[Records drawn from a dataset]
-----

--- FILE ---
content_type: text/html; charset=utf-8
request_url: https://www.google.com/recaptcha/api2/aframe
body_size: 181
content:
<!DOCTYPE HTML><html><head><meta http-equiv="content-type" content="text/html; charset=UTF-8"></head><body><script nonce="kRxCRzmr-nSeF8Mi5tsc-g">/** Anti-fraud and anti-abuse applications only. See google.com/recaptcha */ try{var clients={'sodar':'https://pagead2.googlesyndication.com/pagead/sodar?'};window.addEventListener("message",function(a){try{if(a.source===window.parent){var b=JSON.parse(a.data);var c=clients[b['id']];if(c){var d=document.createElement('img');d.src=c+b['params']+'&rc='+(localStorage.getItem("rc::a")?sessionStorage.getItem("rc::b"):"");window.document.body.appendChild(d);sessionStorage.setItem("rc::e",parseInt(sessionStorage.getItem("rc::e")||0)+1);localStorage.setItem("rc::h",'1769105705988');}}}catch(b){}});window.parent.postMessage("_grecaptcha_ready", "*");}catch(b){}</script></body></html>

-----

Assignment: Transcribe the entries exactly, and make each line match the original.

Solution for this exercise:
--- FILE ---
content_type: text/html; charset=utf-8
request_url: https://www.google.com/recaptcha/api2/aframe
body_size: 181
content:
<!DOCTYPE HTML><html><head><meta http-equiv="content-type" content="text/html; charset=UTF-8"></head><body><script nonce="kRxCRzmr-nSeF8Mi5tsc-g">/** Anti-fraud and anti-abuse applications only. See google.com/recaptcha */ try{var clients={'sodar':'https://pagead2.googlesyndication.com/pagead/sodar?'};window.addEventListener("message",function(a){try{if(a.source===window.parent){var b=JSON.parse(a.data);var c=clients[b['id']];if(c){var d=document.createElement('img');d.src=c+b['params']+'&rc='+(localStorage.getItem("rc::a")?sessionStorage.getItem("rc::b"):"");window.document.body.appendChild(d);sessionStorage.setItem("rc::e",parseInt(sessionStorage.getItem("rc::e")||0)+1);localStorage.setItem("rc::h",'1769105705988');}}}catch(b){}});window.parent.postMessage("_grecaptcha_ready", "*");}catch(b){}</script></body></html>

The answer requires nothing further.